** Text block follows **

2 Security considerations

The security model required for enterprise network architectures to support IPv6-enabled devices is different from traditional IPv4 implementations. This section highlights cyber security considerations and recommended actions to mitigate risks associated with the use of IPv6 within an enterprise network. IPv6 transition plans must consider the impact on business services and the organization’s security posture.

2.1 Migration risks

Enabling IPv6 alters an organization’s network communications and security monitoring requirements. Accordingly, a systematic approach considering transition plans, interoperability risks and future operational requirements is highly recommended. Organizations may have both IPv4 and IPv6 deployed over their transition period. As such, it is crucial to consider whether existing network security infrastructures can support IPv6. Management must ensure that IPv6 transition plans adhere to change management processes. Security program policies and procedures at the organization level may require updates as necessary.

Management should identify the target objective, transition timelines, and migration paths. Security control policies that manage audit and monitoring, interconnection requirements, device identification and authentication, boundary protection, and managed interfaces may require updates. In general, the Cyber Centre recommends using the risk management framework detailed in IT security risk management: A lifecycle approach (ITSG-33) to identify and manage related information system security risks.

2.2 Procurement and testing

IPv6 transition and implementation plans must be aligned with the organization’s procurement strategy. Procurement of assets with networking functions should be assessed for IPv6 support. The National Institute of Standards and Technology (NIST) and the University of New Hampshire (UNH) InterOperability Laboratory have developed an assessment and testing program that can assist with functional evaluation of IPv6 products. This program maintains a product registry of IPv6 devices and applications that have been tested against the technical requirements of the United States Government IPv6 standards profile (USGv6-r1 Profile)^{Footnote 7} for performance and conformance. The Cyber Centre recommends that organizations consider products on the USGv6 program registry as part of their procurement strategy. Organizations should review a product’s Supplier Declaration of Conformity (SDoC), which documents IPv6 capability claims. Additionally, organizations should test the network infrastructure’s capability to support IPv6-only deployment scenarios.

2.3 Target architecture

The target architecture for the adoption of IPv6 must fall within an acceptable level of residual risk (risk tolerance) for the organization. The Cyber Centre recommends a target architecture plan that ultimately leads to an IPv6-only network infrastructure end-state. While dual-stack architectures (IPv4/IPv6) might be an obvious transition choice, the Cyber Centre recommends designing the transition plan with the goal of an IPv6-only end-state architecture. A single-stack (IPv6-only) end-state architecture simplifies network management and security monitoring, as well as a reduction in the overall operational costs.

** End of Text block **

* _Exercise tasks_
1) What end-state does the Cyber Centre recommend for the target architecture in the IPv6 security text?
2) Write the next part of the IPv6 security text, picking up right after its last sentence in the "Target architecture" section.

** Given records follows **

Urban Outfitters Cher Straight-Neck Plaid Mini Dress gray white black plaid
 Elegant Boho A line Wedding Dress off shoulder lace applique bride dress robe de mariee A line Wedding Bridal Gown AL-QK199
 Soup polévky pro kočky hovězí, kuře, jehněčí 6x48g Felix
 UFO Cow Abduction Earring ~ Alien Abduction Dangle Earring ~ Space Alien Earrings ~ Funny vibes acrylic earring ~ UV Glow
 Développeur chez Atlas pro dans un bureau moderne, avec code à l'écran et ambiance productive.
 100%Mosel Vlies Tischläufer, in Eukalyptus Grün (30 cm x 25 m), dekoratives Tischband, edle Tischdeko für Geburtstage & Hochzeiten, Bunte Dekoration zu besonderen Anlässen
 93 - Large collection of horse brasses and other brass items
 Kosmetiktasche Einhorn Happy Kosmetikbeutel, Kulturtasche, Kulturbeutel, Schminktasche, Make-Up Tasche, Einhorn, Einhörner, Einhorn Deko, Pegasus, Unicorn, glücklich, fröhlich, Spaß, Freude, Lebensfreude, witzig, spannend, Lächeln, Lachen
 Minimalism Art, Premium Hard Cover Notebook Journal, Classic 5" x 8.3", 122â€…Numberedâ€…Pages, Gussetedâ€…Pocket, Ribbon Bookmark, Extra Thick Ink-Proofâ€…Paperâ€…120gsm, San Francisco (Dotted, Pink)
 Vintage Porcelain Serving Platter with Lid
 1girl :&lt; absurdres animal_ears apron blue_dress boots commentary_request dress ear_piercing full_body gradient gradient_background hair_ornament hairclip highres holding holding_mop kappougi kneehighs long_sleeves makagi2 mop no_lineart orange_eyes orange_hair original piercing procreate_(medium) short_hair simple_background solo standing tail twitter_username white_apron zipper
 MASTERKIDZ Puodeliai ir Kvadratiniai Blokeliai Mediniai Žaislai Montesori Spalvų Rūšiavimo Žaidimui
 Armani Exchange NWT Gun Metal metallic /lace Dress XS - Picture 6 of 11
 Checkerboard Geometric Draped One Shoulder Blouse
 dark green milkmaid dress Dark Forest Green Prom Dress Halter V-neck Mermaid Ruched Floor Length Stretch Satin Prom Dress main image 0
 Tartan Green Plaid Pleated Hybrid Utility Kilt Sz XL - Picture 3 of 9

** End of Given records **

* _Per-task outputs_
1) An IPv6-only (single-stack) network infrastructure.

2)
2.4 Legacy applications

Legacy applications may lack native support for IPv6, making them incapable of processing IPv6 packet data. This can be particularly complicated with critical business applications with no mechanisms to support IPv6. When IPv6 is enabled, legacy applications or security controls that rely on hard-coded IPv4 addresses as hostnames may be impacted. If adequate traffic translation mechanisms are not implemented, IPv6-only endpoints may be prevented from connecting to services that are only IPv4-aware and vice-versa. The Cyber Centre recommends that organizations assess the impact of their transition plans on their software applications.

The Happy Eyeballs Version 2: Better Connectivity Using Concurrency algorithm^{Footnote 8} is an IETF-proposed standard for managing how system applications can initiate and process asynchronous Domain Name System (DNS) queries on dual-stack hosts. The algorithm allows web applications to switch seamlessly between IPv4 and IPv6 networks. Network administrators should therefore test business applications for IPv6-based capabilities. While the Happy Eyeballs algorithm offers the benefit of managing switches between IPv4 and IPv6, it may also mask network problems. Hence, successfully connecting to an application may not be an indication of a clean bill of health on the IPv4 or IPv6 networks in a dual-stack environment.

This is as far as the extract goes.